Brown attributes the Legislature’s near-unanimous support of the bill to the six weeks that Todd Rathner, the director of legislative affairs for the national organization Knife Rights, spent at the Capitol advocating for it. Rathner also said he empathizes with Brown but disagrees with her policy ideas.
“I’m not really sure what repealing HB 1935 or any other law will do to stop a madman from committing murder,” Rathner said. “I just don’t think there’s any policy having to do with knives that would’ve saved him.”
Brown has predicted this argument — she knows, she says, what knife advocates will tell her.
“‘The law isn’t gonna matter, they’re gonna do it anyway,’” she said, quoting the argument she expects to hear. “Don’t tell me it isn’t going to matter. It’s so easy for people to say that.”
Brown has been planning to get involved in advocacy work since her son’s death. It was the recent deadly school shooting in Parkland, Florida, that spurred her to action now, she said.
She hasn't been able to watch much of the coverage of the event — she says she knows too well what victims' families are feeling. But she has been particularly inspired by the high school students who, after losing their classmates in the attack, have launched gun control lobbying efforts at the state and national levels.

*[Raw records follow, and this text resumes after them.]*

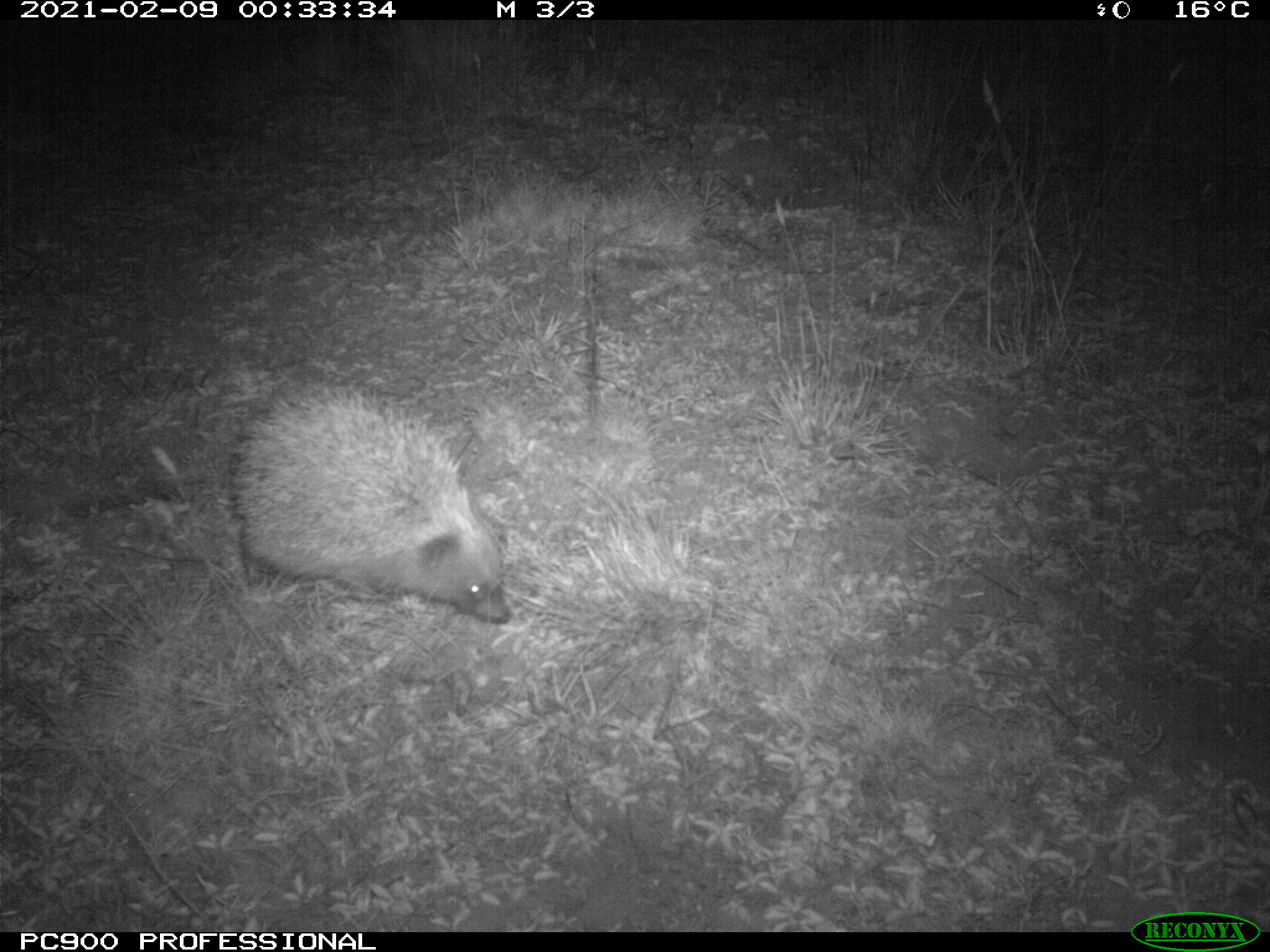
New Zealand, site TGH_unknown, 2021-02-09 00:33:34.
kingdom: Animalia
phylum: Chordata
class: Mammalia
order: Eulipotyphla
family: Erinaceidae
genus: Erinaceus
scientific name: Erinaceus europaeus europaeus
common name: european hedgehog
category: hedgehog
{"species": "hedgehog (european hedgehog) (Erinaceus europaeus europaeus)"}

"Watching those students make their way to Tallahassee — and just the passion and how eloquently they spoke, their purpose — I just thought, 'They're doing something,'" she said. "More people need to be doing this. And that's when I thought, 'I need to be out there — now is the time for me.'"
Brown is petite, and she speaks firmly and forcefully, with the unique determination of a mother who has lost a son. Her ideas are not yet fully formed, but she’s just getting started. She and her older son, John, promised each other they would.
“I’m doing the right thing,” she said last week, with conviction. “I need to be out there — for Harrison.”
Disclosure: The University of Texas at Austin has been a financial supporter of The Texas Tribune, a nonprofit, nonpartisan news organization that is funded in part by donations from members, foundations and corporate sponsors. Financial supporters play no role in the Tribune's journalism. Find a complete list of them here.
Correction: A previous version of this article misstated the number of Texas House representatives who voted against HB 1935. Three members voted against it.